[start GIVEN RECORDS]

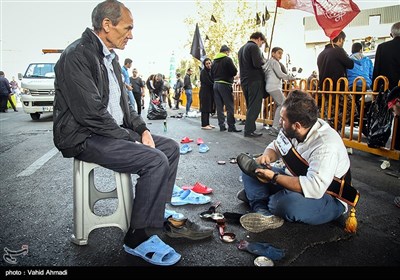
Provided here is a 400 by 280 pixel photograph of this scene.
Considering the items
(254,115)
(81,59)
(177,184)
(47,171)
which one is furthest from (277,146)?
(254,115)

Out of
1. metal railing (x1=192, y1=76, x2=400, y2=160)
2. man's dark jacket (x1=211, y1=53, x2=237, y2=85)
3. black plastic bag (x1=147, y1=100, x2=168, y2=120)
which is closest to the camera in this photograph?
metal railing (x1=192, y1=76, x2=400, y2=160)

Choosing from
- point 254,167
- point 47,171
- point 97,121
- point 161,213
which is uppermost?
point 97,121

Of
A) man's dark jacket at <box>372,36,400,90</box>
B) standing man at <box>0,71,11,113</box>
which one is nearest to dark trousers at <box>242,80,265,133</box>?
man's dark jacket at <box>372,36,400,90</box>

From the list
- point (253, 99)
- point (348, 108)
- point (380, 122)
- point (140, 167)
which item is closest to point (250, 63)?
point (253, 99)

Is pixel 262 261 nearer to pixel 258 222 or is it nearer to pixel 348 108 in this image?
pixel 258 222

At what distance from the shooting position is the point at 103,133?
2092 millimetres

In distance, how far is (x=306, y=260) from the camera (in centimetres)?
204

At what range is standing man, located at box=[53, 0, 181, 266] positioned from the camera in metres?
1.99

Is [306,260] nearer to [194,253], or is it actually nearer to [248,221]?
[248,221]

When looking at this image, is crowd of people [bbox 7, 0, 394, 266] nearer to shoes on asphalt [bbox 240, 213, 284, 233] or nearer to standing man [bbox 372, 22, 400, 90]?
shoes on asphalt [bbox 240, 213, 284, 233]

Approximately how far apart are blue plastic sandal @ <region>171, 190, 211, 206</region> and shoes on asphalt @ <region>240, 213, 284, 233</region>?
63 cm

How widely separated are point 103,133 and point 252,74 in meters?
5.09

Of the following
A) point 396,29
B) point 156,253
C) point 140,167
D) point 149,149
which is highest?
point 396,29

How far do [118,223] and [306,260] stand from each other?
1.33 metres
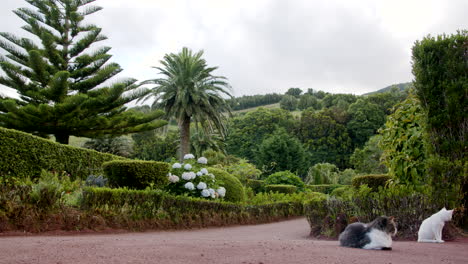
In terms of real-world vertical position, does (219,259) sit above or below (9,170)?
below

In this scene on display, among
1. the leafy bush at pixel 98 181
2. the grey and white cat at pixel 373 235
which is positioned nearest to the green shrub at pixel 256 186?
the leafy bush at pixel 98 181

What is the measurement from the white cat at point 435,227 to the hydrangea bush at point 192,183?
533cm

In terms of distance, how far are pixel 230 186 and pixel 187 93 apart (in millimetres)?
10245

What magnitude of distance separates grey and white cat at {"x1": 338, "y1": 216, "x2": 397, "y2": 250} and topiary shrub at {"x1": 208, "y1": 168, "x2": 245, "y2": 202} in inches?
256

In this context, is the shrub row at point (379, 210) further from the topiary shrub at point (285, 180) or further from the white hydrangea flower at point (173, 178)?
the topiary shrub at point (285, 180)

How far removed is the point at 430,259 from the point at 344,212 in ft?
9.19

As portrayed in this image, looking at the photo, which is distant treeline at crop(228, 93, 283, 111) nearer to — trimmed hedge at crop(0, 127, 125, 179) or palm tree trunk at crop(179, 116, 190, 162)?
palm tree trunk at crop(179, 116, 190, 162)

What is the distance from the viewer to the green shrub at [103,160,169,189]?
9.29m

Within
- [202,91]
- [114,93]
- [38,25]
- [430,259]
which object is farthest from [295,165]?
[430,259]

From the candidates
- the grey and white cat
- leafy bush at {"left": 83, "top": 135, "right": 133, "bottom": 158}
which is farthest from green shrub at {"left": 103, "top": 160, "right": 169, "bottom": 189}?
leafy bush at {"left": 83, "top": 135, "right": 133, "bottom": 158}

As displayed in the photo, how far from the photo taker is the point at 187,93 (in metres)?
20.4

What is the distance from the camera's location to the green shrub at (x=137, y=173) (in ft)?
30.5

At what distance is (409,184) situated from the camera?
7426 mm

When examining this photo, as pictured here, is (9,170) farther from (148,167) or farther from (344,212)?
(344,212)
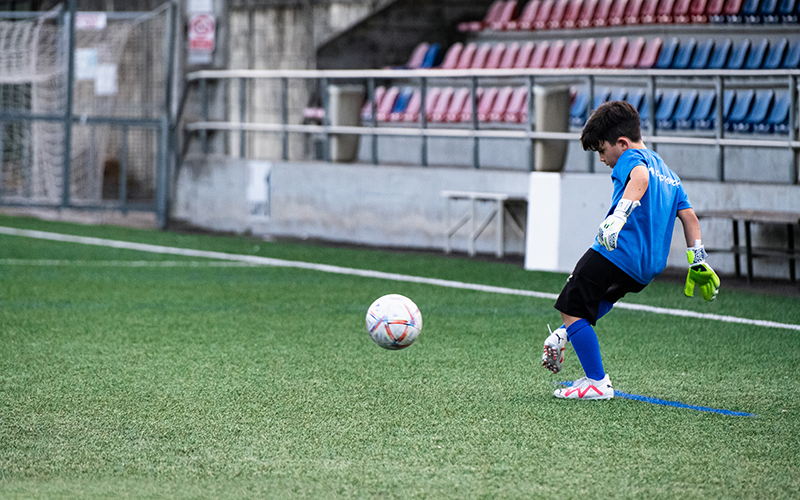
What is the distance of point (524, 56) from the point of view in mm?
18734

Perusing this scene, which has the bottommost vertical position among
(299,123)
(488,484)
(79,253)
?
(488,484)

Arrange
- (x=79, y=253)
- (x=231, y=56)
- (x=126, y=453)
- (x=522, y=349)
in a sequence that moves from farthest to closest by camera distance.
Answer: (x=231, y=56) → (x=79, y=253) → (x=522, y=349) → (x=126, y=453)

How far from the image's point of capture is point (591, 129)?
572cm

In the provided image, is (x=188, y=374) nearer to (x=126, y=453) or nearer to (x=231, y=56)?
(x=126, y=453)

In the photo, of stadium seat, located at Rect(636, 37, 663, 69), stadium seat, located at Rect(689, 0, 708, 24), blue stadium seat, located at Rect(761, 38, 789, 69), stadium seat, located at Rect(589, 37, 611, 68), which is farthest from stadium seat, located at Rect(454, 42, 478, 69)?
blue stadium seat, located at Rect(761, 38, 789, 69)

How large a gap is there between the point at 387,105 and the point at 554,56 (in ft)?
9.57

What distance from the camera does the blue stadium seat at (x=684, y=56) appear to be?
16766 mm

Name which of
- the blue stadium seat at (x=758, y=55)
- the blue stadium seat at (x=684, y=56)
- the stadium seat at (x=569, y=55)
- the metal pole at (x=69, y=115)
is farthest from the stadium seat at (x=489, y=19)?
the metal pole at (x=69, y=115)

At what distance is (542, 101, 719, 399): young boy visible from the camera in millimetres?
5664

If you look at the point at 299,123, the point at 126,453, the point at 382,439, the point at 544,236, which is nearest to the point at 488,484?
the point at 382,439

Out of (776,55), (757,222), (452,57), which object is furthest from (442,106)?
(757,222)

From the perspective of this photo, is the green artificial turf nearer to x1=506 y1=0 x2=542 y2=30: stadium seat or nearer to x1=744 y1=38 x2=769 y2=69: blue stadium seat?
x1=744 y1=38 x2=769 y2=69: blue stadium seat

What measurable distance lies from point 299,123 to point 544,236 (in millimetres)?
8443

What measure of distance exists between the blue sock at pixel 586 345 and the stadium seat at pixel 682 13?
12.6 m
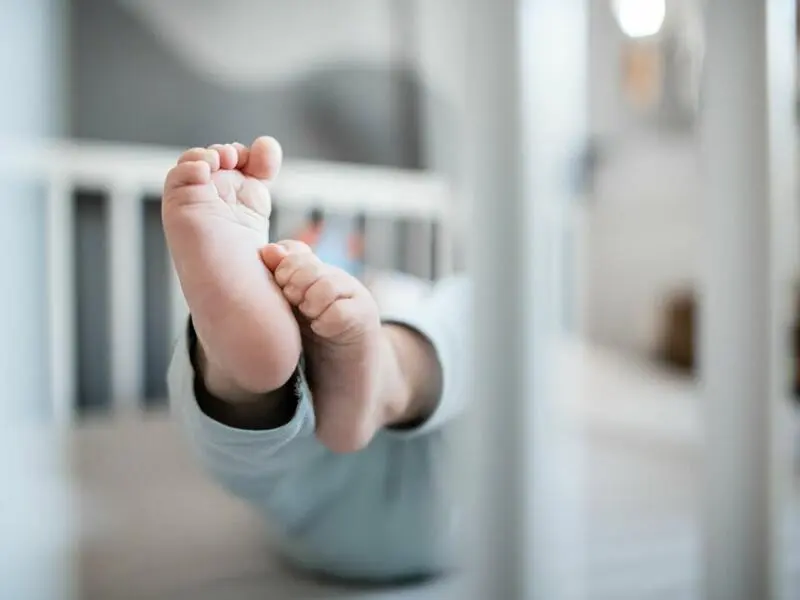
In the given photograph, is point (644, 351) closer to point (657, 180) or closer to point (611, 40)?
point (657, 180)

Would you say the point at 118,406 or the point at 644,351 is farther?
the point at 644,351

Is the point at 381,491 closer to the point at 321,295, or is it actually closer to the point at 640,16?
the point at 321,295

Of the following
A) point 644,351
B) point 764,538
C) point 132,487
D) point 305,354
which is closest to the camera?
point 305,354

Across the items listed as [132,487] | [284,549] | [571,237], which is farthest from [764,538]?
[132,487]

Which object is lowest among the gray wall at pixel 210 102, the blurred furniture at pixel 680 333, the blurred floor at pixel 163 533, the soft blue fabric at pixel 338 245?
the blurred floor at pixel 163 533

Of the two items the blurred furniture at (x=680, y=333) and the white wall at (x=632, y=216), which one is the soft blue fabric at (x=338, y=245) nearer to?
the white wall at (x=632, y=216)

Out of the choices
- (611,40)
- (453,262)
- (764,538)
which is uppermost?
(611,40)

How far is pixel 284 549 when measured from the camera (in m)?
0.51

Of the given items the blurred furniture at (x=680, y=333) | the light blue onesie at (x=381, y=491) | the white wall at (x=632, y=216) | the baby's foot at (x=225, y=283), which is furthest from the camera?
the blurred furniture at (x=680, y=333)

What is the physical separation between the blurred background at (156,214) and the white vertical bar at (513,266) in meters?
0.02

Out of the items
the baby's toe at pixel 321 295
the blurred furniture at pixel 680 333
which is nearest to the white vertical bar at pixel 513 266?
the baby's toe at pixel 321 295

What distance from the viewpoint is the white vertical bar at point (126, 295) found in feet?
1.73

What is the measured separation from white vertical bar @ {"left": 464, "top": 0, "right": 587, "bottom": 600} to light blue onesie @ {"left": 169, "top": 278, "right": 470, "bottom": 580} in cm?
2

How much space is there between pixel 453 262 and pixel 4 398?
1.05 feet
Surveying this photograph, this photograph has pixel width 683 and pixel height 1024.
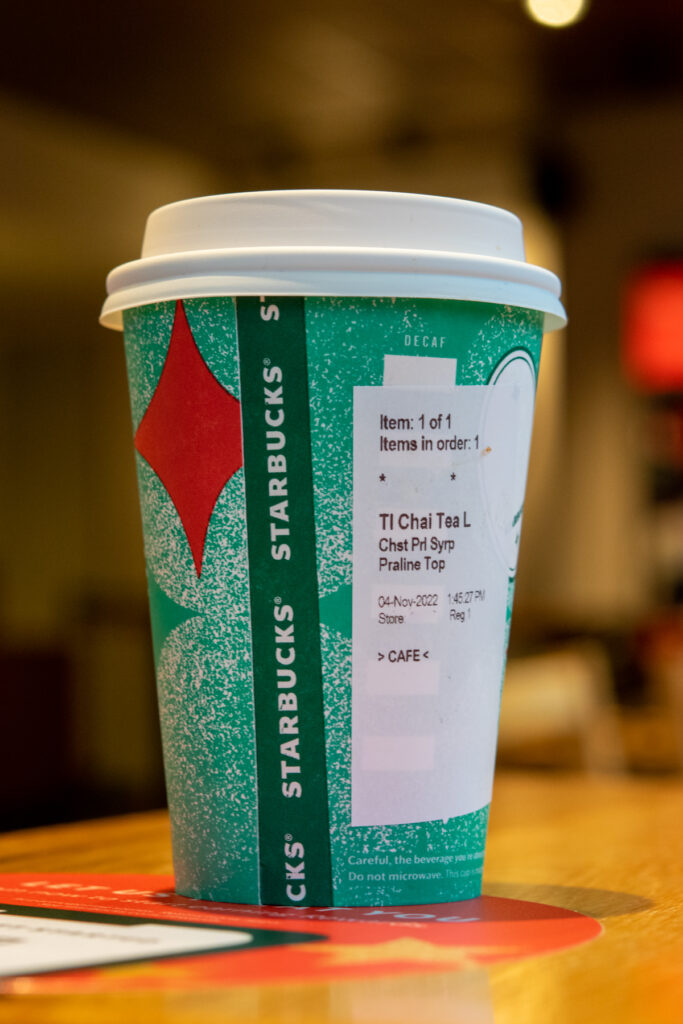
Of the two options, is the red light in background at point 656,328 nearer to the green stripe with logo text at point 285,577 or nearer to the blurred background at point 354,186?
the blurred background at point 354,186

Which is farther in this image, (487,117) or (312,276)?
(487,117)

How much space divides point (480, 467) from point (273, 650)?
0.11 m

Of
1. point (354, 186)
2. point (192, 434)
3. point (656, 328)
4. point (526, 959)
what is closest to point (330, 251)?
point (192, 434)

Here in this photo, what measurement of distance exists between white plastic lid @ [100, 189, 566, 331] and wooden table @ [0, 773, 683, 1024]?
10.0 inches

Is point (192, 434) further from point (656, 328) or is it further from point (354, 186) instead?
point (656, 328)

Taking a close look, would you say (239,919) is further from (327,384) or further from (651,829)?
(651,829)

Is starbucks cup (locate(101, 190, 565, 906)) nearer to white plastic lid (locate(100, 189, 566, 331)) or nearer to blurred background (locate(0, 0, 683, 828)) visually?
white plastic lid (locate(100, 189, 566, 331))

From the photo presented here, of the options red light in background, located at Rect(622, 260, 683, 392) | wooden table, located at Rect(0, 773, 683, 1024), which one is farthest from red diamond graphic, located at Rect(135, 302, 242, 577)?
red light in background, located at Rect(622, 260, 683, 392)

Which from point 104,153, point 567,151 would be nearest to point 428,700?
point 104,153

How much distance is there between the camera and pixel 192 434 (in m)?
0.51

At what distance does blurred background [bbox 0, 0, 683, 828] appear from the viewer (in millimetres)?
3875

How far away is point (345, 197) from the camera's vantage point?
1.68 feet

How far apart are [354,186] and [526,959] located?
4964 mm

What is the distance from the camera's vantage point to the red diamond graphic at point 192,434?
0.50 m
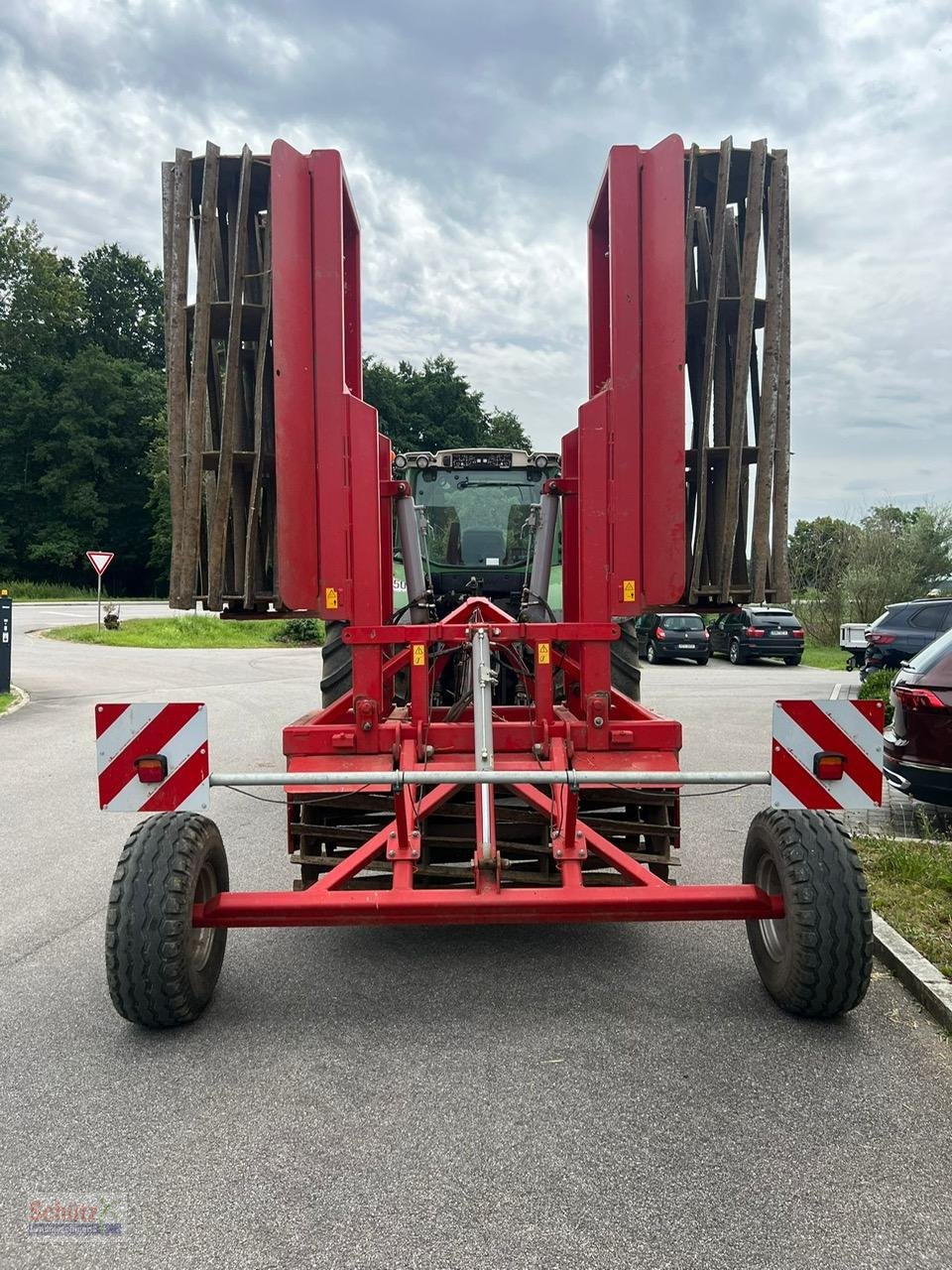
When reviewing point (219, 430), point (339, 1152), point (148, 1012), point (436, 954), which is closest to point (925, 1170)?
point (339, 1152)

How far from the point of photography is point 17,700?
1324 centimetres

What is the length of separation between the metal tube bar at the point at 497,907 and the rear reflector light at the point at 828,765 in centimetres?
53

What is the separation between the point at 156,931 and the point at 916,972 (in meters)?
3.09

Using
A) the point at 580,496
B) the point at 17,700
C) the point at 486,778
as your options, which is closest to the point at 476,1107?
the point at 486,778

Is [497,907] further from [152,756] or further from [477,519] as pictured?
[477,519]

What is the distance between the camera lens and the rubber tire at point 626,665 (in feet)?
20.0

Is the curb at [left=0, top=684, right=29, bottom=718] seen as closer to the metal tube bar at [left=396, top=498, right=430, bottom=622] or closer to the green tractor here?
the green tractor

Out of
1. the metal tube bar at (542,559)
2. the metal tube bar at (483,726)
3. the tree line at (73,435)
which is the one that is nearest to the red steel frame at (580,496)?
the metal tube bar at (483,726)

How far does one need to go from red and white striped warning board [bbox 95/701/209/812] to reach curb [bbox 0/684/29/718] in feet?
32.6

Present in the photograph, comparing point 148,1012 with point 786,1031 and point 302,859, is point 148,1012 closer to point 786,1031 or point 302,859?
point 302,859

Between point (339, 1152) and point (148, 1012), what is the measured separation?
3.36 ft

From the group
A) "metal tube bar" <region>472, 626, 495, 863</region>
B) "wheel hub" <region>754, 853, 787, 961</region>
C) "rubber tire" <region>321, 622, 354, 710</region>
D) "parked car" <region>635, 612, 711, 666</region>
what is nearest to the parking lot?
"wheel hub" <region>754, 853, 787, 961</region>

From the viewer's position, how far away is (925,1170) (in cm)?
251

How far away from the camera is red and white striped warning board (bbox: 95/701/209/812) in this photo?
3.48 meters
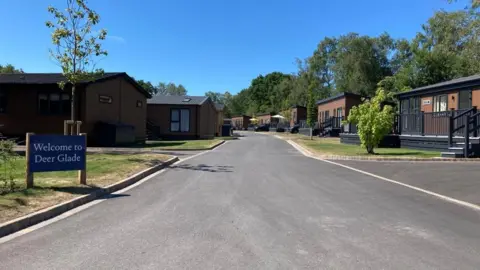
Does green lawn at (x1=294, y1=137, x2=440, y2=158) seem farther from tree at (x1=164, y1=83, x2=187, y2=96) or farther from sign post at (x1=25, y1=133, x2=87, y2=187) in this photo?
tree at (x1=164, y1=83, x2=187, y2=96)

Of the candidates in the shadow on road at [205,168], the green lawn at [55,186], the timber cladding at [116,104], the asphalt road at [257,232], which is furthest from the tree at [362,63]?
the asphalt road at [257,232]

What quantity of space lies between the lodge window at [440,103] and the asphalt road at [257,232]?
54.3 ft

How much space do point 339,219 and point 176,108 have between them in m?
35.0

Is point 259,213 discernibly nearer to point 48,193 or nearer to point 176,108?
point 48,193

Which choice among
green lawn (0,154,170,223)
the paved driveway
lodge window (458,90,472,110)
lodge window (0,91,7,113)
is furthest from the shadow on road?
lodge window (0,91,7,113)

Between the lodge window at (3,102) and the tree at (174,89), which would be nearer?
the lodge window at (3,102)

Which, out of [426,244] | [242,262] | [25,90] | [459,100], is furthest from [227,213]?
[25,90]

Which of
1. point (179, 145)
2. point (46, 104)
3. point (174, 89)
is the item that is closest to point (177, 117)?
point (179, 145)

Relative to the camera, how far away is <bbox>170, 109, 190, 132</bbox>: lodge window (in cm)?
4150

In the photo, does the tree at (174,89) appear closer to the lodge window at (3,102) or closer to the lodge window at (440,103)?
the lodge window at (3,102)

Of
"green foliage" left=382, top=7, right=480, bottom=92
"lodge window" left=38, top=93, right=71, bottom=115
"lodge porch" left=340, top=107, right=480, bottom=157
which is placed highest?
"green foliage" left=382, top=7, right=480, bottom=92

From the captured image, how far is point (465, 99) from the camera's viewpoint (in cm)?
2375

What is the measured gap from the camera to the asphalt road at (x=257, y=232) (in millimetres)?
5344

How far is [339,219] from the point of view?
765 cm
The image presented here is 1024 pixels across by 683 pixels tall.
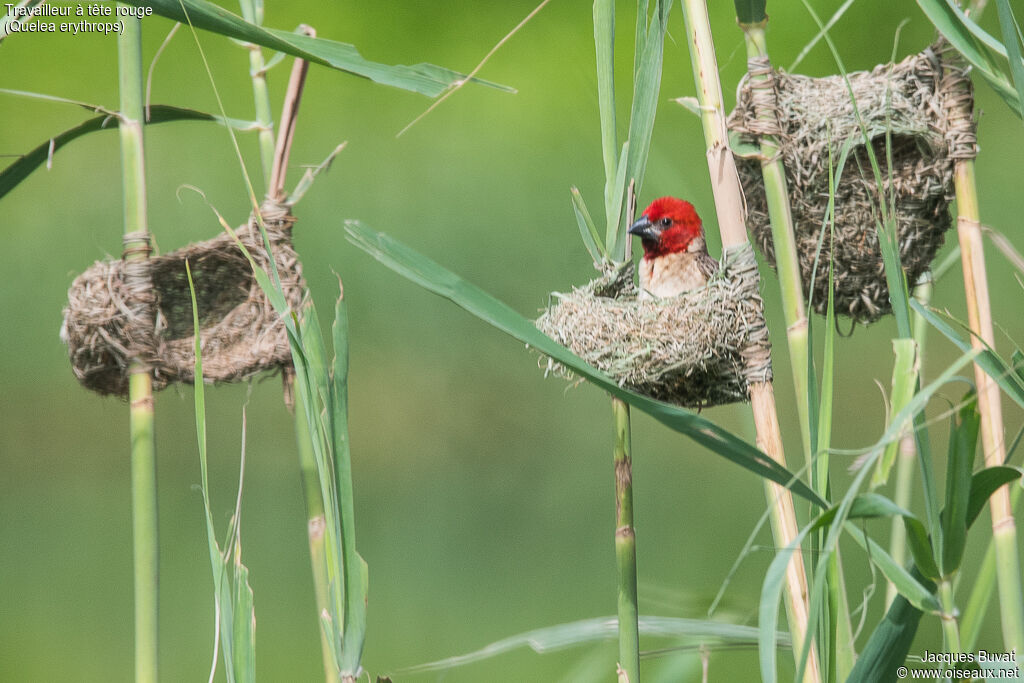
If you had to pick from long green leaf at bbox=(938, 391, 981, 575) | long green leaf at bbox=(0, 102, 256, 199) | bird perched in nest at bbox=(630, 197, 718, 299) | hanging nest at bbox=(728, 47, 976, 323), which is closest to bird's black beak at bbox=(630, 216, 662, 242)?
bird perched in nest at bbox=(630, 197, 718, 299)

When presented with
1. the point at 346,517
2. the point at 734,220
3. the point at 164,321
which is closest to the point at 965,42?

[end GIVEN RECORDS]

SHORT PROBLEM
Update the records from the line containing "Between point (339, 1152)" through the line containing "3.48 meters" by replacing "rubber tire" with "black tire", and keep everything else the same. Return only those lines.

RIGHT ANSWER
Between point (339, 1152) and point (148, 1012), what is the measured separation?
3.36 ft

From the group
A) "metal tube bar" <region>472, 626, 495, 863</region>
B) "wheel hub" <region>754, 853, 787, 961</region>
C) "black tire" <region>321, 622, 354, 710</region>
D) "parked car" <region>635, 612, 711, 666</region>
what is nearest to the parking lot?
"wheel hub" <region>754, 853, 787, 961</region>

From the viewer's position, how far away is (925,1170) (in cm)?
251

How far away from the camera is red and white striped warning board (bbox: 95/701/209/812) in this photo?
3.48 meters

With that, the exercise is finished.